Entre os agricultores que seguiram os passos do pioneiro está Abraão Rodrigues. Com experiência em culturas como melancia e pimenta, ele iniciou o cultivo de morangos em 2024 após conhecer João Simael e receber a oportunidade de produzir na propriedade. “Sempre tive vontade de plantar morango. Conheci o senhor Simael, fiz amizade com ele e ele me deu a oportunidade de cultivar morango em sua propriedade”, conta.

Para Abraão, além da rentabilidade, a produção representa a oportunidade de desafiar um conceito amplamente difundido sobre a cultura. “A motivação foi produzir o morango, conhecer a planta de perto, me desafiar e quebrar esse tabu de que só se produz morango no Sul de Minas”, afirma.

O crescimento da atividade também pode ser medido pelos números da cooperativa regional. De acordo com o presidente, Emilson Dias, atualmente 40 dos 96 produtores de hortifrúti vinculados à entidade cultivam morango. Segundo ele, a expansão ocorreu gradualmente. O cultivo começou com apenas um produtor testando mil mudas. Com os resultados positivos, outros agricultores passaram a investir na cultura. “Começamos com um produtor plantando mil mudas para testar. Depois passaram a ser três produtores, cinco, vinte e hoje somos 40 produtores cultivando morango”, explica.

A comercialização acontece principalmente por meio da venda direta ao consumidor. Os produtores estão presentes em feiras livres, como as feiras da Carolina, São José e Major Prates, além de comercializarem para atacadistas e por meio de entregas diretas. Outro importante canal de escoamento da produção é o mercado institucional. A cooperativa fornece morangos para a merenda escolar da rede municipal de Montes Claros, com entregas que chegam a aproximadamente duas toneladas por semana.

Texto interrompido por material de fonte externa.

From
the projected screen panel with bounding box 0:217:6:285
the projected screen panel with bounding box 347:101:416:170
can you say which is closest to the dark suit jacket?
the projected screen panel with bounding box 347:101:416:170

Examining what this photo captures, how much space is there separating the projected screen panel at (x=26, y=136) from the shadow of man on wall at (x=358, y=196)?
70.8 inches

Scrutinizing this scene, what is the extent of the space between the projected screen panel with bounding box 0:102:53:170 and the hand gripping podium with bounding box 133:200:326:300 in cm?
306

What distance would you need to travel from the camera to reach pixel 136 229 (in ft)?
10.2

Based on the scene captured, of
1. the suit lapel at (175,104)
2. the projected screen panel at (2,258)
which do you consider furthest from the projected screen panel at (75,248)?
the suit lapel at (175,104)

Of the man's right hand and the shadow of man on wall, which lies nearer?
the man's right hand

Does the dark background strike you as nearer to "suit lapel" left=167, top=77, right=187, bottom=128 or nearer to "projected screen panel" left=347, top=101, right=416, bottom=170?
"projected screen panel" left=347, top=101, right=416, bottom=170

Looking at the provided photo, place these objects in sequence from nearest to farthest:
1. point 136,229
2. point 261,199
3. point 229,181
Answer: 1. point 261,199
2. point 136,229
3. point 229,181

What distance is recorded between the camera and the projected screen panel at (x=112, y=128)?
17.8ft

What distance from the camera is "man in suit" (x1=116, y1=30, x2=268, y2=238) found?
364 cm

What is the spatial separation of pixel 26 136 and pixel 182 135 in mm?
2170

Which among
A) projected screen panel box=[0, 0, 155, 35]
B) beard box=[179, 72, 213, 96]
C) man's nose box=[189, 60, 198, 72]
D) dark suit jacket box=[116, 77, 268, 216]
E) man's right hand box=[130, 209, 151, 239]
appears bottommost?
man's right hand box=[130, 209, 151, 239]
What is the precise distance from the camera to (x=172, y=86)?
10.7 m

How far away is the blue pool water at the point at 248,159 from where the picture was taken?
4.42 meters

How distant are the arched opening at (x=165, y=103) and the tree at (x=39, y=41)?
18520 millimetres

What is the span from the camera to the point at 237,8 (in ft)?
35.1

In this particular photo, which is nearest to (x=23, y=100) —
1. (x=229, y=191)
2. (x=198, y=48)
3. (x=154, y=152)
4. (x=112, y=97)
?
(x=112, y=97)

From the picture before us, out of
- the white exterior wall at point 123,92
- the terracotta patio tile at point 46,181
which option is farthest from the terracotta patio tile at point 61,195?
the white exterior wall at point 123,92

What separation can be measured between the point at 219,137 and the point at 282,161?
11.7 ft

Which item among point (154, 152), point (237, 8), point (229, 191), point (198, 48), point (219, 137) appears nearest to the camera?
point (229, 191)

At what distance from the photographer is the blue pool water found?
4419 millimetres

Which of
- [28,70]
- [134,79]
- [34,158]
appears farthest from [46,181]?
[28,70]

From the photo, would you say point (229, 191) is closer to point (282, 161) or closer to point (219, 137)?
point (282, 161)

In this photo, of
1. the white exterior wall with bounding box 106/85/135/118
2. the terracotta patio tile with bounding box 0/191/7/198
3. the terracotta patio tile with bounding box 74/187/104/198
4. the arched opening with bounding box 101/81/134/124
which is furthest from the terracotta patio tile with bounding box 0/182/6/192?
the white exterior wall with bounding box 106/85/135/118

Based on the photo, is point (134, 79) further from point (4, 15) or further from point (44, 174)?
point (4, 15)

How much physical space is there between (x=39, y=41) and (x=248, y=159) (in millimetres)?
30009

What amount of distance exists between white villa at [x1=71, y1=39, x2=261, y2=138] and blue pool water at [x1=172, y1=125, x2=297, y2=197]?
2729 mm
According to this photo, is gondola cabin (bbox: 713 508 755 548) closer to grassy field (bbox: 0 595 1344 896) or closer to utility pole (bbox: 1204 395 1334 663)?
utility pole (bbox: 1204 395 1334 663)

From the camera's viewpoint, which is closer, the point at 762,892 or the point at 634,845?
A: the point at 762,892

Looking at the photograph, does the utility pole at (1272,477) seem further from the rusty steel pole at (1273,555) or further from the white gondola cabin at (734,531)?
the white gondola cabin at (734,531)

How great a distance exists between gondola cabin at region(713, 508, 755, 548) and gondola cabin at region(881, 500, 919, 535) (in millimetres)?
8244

Para Emilson Dias, a proximidade com o mercado consumidor representa uma das principais vantagens da produção local. Diferentemente dos morangos vindos de outras regiões, que percorrem centenas de quilômetros até chegar ao consumidor, a produção local está a poucos quilômetros da cidade. “O morango produzido aqui é colhido, embalado e comercializado praticamente no mesmo dia. Isso garante mais qualidade e frescor ao produto”, destaca.

Apesar dos avanços, o setor ainda enfrenta desafios. O principal deles é a obtenção de mudas. Atualmente, os produtores dependem de fornecedores do Sul de Minas, de outras regiões do país e até do exterior, o que encarece a produção e exige cuidados especiais durante o transporte. A expectativa dos produtores é viabilizar, nos próximos anos, a produção de mudas na própria região. A medida pode reduzir custos, fortalecer a cadeia produtiva e incentivar a entrada de novos agricultores no cultivo.